Welcoming and Celebrating the Winter Solstice
As December progresses to the end of the calendar year, the nights getting longer and longer, and the excitement of the season rises to a crescendo, I find myself craving peace and inward reflection. My body tells me "it's time to winter".
Don't mistake me, the fun and joy of the winter holiday season when you have children at home is like no other. I wouldn't trade these times for anything. I do, however, also like to show my son how to enjoy the quiet and especially show reverence for our natural world.
During the month of December, and especially leading up to the day of the Winter Solstice, we have a few activities that we traditionally enjoy as part of our advent activity calendar. Here, we'll take a deeper dive into my favorite natural ways to welcome winter in our house.
Decorate with Nature
Decorating homes with pine, spruce, and fir trees and boughs has long been a tradition in many cultures around the world during the time of the Winter Solstice, as symbols of everlasting life and the hope of the return of the sun and fruitful times to follow. In our home, we have our traditional tree, and I also like to decorate with pinecones, winter berries, and dried orange garlands. Forced amaryllis bulbs and bowls of fresh citrus also find their place in my house during the solstice season.
Dried orange garlands are so beautiful and easy to make. Here is my simple method:
1. Slice 3 large navel oranges approximately 1/4" wide.
2. Blot the slices with a paper towel and place on a parchment-lined baking sheet.
3. Bake at 200°F for 2-3 hours, flipping halfway through. Keep an eye on them for browning.
4. After cooling, string them on baker's string or jute. Hang where desired!
Celebrate the Winter Solstice
In the Northern hemisphere, on December 21st (sometimes the 22nd), the sun reaches its lowest point on the horizon and the sun sets in its furthest point south, making that day the shortest day and longest night of the year. This is called the Winter Solstice and it officially marks the first day of the winter season.
After the solstice, the days begin to get longer and it is celebrated as the return of the sun.
We like to observe this day by watching the sun set, if the weather cooperates, and then having our dinner by candlelight, with all the other lights in the house turned off. This makes for a magical setting and a wonderful feeling of togetherness.

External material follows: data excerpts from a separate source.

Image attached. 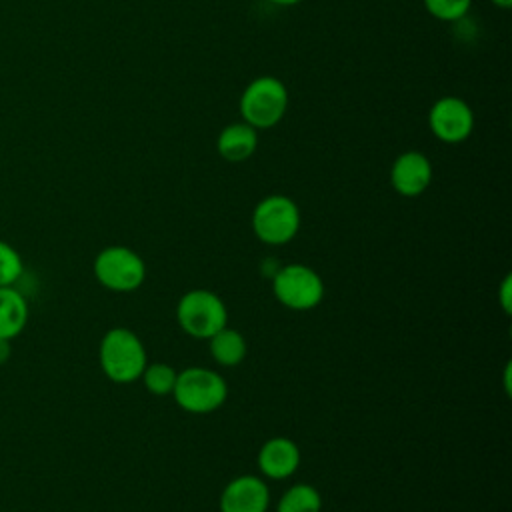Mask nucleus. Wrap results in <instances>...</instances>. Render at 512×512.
Segmentation results:
<instances>
[{
    "label": "nucleus",
    "mask_w": 512,
    "mask_h": 512,
    "mask_svg": "<svg viewBox=\"0 0 512 512\" xmlns=\"http://www.w3.org/2000/svg\"><path fill=\"white\" fill-rule=\"evenodd\" d=\"M172 396L182 410L192 414H208L224 404L228 386L218 372L192 366L178 372Z\"/></svg>",
    "instance_id": "nucleus-2"
},
{
    "label": "nucleus",
    "mask_w": 512,
    "mask_h": 512,
    "mask_svg": "<svg viewBox=\"0 0 512 512\" xmlns=\"http://www.w3.org/2000/svg\"><path fill=\"white\" fill-rule=\"evenodd\" d=\"M96 280L114 292H132L146 278L144 260L128 246H108L94 260Z\"/></svg>",
    "instance_id": "nucleus-6"
},
{
    "label": "nucleus",
    "mask_w": 512,
    "mask_h": 512,
    "mask_svg": "<svg viewBox=\"0 0 512 512\" xmlns=\"http://www.w3.org/2000/svg\"><path fill=\"white\" fill-rule=\"evenodd\" d=\"M180 328L194 338H210L228 322V310L218 294L196 288L186 292L176 306Z\"/></svg>",
    "instance_id": "nucleus-5"
},
{
    "label": "nucleus",
    "mask_w": 512,
    "mask_h": 512,
    "mask_svg": "<svg viewBox=\"0 0 512 512\" xmlns=\"http://www.w3.org/2000/svg\"><path fill=\"white\" fill-rule=\"evenodd\" d=\"M210 354L220 366H236L246 356V340L240 332L224 326L210 338Z\"/></svg>",
    "instance_id": "nucleus-14"
},
{
    "label": "nucleus",
    "mask_w": 512,
    "mask_h": 512,
    "mask_svg": "<svg viewBox=\"0 0 512 512\" xmlns=\"http://www.w3.org/2000/svg\"><path fill=\"white\" fill-rule=\"evenodd\" d=\"M428 126L438 140L456 144L470 136L474 114L462 98L442 96L432 104L428 112Z\"/></svg>",
    "instance_id": "nucleus-8"
},
{
    "label": "nucleus",
    "mask_w": 512,
    "mask_h": 512,
    "mask_svg": "<svg viewBox=\"0 0 512 512\" xmlns=\"http://www.w3.org/2000/svg\"><path fill=\"white\" fill-rule=\"evenodd\" d=\"M472 0H424L426 10L444 22L460 20L470 10Z\"/></svg>",
    "instance_id": "nucleus-18"
},
{
    "label": "nucleus",
    "mask_w": 512,
    "mask_h": 512,
    "mask_svg": "<svg viewBox=\"0 0 512 512\" xmlns=\"http://www.w3.org/2000/svg\"><path fill=\"white\" fill-rule=\"evenodd\" d=\"M270 502L268 486L252 474L238 476L220 494V512H266Z\"/></svg>",
    "instance_id": "nucleus-10"
},
{
    "label": "nucleus",
    "mask_w": 512,
    "mask_h": 512,
    "mask_svg": "<svg viewBox=\"0 0 512 512\" xmlns=\"http://www.w3.org/2000/svg\"><path fill=\"white\" fill-rule=\"evenodd\" d=\"M300 228V210L284 194L262 198L252 212V230L264 244L280 246L290 242Z\"/></svg>",
    "instance_id": "nucleus-4"
},
{
    "label": "nucleus",
    "mask_w": 512,
    "mask_h": 512,
    "mask_svg": "<svg viewBox=\"0 0 512 512\" xmlns=\"http://www.w3.org/2000/svg\"><path fill=\"white\" fill-rule=\"evenodd\" d=\"M288 110V90L274 76H258L248 82L240 96V112L252 128L276 126Z\"/></svg>",
    "instance_id": "nucleus-3"
},
{
    "label": "nucleus",
    "mask_w": 512,
    "mask_h": 512,
    "mask_svg": "<svg viewBox=\"0 0 512 512\" xmlns=\"http://www.w3.org/2000/svg\"><path fill=\"white\" fill-rule=\"evenodd\" d=\"M492 4L498 6V8H510L512 0H492Z\"/></svg>",
    "instance_id": "nucleus-22"
},
{
    "label": "nucleus",
    "mask_w": 512,
    "mask_h": 512,
    "mask_svg": "<svg viewBox=\"0 0 512 512\" xmlns=\"http://www.w3.org/2000/svg\"><path fill=\"white\" fill-rule=\"evenodd\" d=\"M322 510V496L310 484H294L290 486L280 502L276 512H320Z\"/></svg>",
    "instance_id": "nucleus-15"
},
{
    "label": "nucleus",
    "mask_w": 512,
    "mask_h": 512,
    "mask_svg": "<svg viewBox=\"0 0 512 512\" xmlns=\"http://www.w3.org/2000/svg\"><path fill=\"white\" fill-rule=\"evenodd\" d=\"M8 356H10V344L8 340H0V364L6 362Z\"/></svg>",
    "instance_id": "nucleus-20"
},
{
    "label": "nucleus",
    "mask_w": 512,
    "mask_h": 512,
    "mask_svg": "<svg viewBox=\"0 0 512 512\" xmlns=\"http://www.w3.org/2000/svg\"><path fill=\"white\" fill-rule=\"evenodd\" d=\"M258 146L256 128L246 122H234L220 130L216 138L218 154L228 162H244L248 160Z\"/></svg>",
    "instance_id": "nucleus-12"
},
{
    "label": "nucleus",
    "mask_w": 512,
    "mask_h": 512,
    "mask_svg": "<svg viewBox=\"0 0 512 512\" xmlns=\"http://www.w3.org/2000/svg\"><path fill=\"white\" fill-rule=\"evenodd\" d=\"M24 274V260L14 246L0 240V286H14Z\"/></svg>",
    "instance_id": "nucleus-17"
},
{
    "label": "nucleus",
    "mask_w": 512,
    "mask_h": 512,
    "mask_svg": "<svg viewBox=\"0 0 512 512\" xmlns=\"http://www.w3.org/2000/svg\"><path fill=\"white\" fill-rule=\"evenodd\" d=\"M500 298H502V308H504V312L506 314H510V276H506L504 278V284H502V288H500Z\"/></svg>",
    "instance_id": "nucleus-19"
},
{
    "label": "nucleus",
    "mask_w": 512,
    "mask_h": 512,
    "mask_svg": "<svg viewBox=\"0 0 512 512\" xmlns=\"http://www.w3.org/2000/svg\"><path fill=\"white\" fill-rule=\"evenodd\" d=\"M98 358L104 374L116 384H128L142 376L148 360L140 338L122 326L110 328L98 348Z\"/></svg>",
    "instance_id": "nucleus-1"
},
{
    "label": "nucleus",
    "mask_w": 512,
    "mask_h": 512,
    "mask_svg": "<svg viewBox=\"0 0 512 512\" xmlns=\"http://www.w3.org/2000/svg\"><path fill=\"white\" fill-rule=\"evenodd\" d=\"M272 290L280 304L290 310H310L324 296V282L316 270L304 264H288L272 278Z\"/></svg>",
    "instance_id": "nucleus-7"
},
{
    "label": "nucleus",
    "mask_w": 512,
    "mask_h": 512,
    "mask_svg": "<svg viewBox=\"0 0 512 512\" xmlns=\"http://www.w3.org/2000/svg\"><path fill=\"white\" fill-rule=\"evenodd\" d=\"M390 182L400 196H420L432 182V164L422 152H402L392 162Z\"/></svg>",
    "instance_id": "nucleus-9"
},
{
    "label": "nucleus",
    "mask_w": 512,
    "mask_h": 512,
    "mask_svg": "<svg viewBox=\"0 0 512 512\" xmlns=\"http://www.w3.org/2000/svg\"><path fill=\"white\" fill-rule=\"evenodd\" d=\"M176 376H178V372L170 364L154 362V364H146L140 378L144 380V386L148 388L150 394L166 396V394H172L174 384H176Z\"/></svg>",
    "instance_id": "nucleus-16"
},
{
    "label": "nucleus",
    "mask_w": 512,
    "mask_h": 512,
    "mask_svg": "<svg viewBox=\"0 0 512 512\" xmlns=\"http://www.w3.org/2000/svg\"><path fill=\"white\" fill-rule=\"evenodd\" d=\"M28 322V300L16 286H0V340L16 338Z\"/></svg>",
    "instance_id": "nucleus-13"
},
{
    "label": "nucleus",
    "mask_w": 512,
    "mask_h": 512,
    "mask_svg": "<svg viewBox=\"0 0 512 512\" xmlns=\"http://www.w3.org/2000/svg\"><path fill=\"white\" fill-rule=\"evenodd\" d=\"M268 2L278 4V6H294V4H298V2H302V0H268Z\"/></svg>",
    "instance_id": "nucleus-21"
},
{
    "label": "nucleus",
    "mask_w": 512,
    "mask_h": 512,
    "mask_svg": "<svg viewBox=\"0 0 512 512\" xmlns=\"http://www.w3.org/2000/svg\"><path fill=\"white\" fill-rule=\"evenodd\" d=\"M298 464H300V450L290 438H284V436L266 440L258 452V468L264 476L272 480H284L292 476Z\"/></svg>",
    "instance_id": "nucleus-11"
}]
</instances>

Bake a Sun Cake for the Solstice
I first made this cake last year as part of our solstice celebration, and it's so delicious that I decided that this will absolutely be a tradition to continue. I found the recipe for this Citrus Solstice Cake and tweaked it just a bit to my taste (I didn't use the rosemary). It was so delicious and beautiful and had just the right amount of sweet and citrus. It was a perfect ending to our dinner by candlelight.
Feed the Birds
I've written about taking care of our backyard bird friends a lot! I love watching the birds any time of year, but winter bird feeding is especially sentimental for me. I love to watch the cardinals and chickadees get so excited for the special nut and berry mix that I pick up especially for them every winter. The bonds made with the local wildlife bring a simple joy and fulfillment for me.
I heard a bird sing
In the dark of December
A magical thing
And sweet to remember.
“We are nearer to Spring
Than we were in September,”
I heard a bird sing
In the dark of December.
- Oliver Herford
Take a Winter Walk
When the days are chaotic and full, nothing grounds your mind and body like time in nature, moving your body. We like to make sure to take a special day out of the busy weeks of December to go on a local hike.
“The best remedy for those who are afraid, lonely or unhappy is to go outside, somewhere where they can be quite alone with the heavens, nature and God. Because only then does one feel that all is as it should be and that God wishes to see people happy, amidst the simple beauty of nature. As long as this exists, and it certainly always will, I know that then there will always be comfort for every sorrow, whatever the circumstances may be. And I firmly believe that nature brings solace in all troubles.”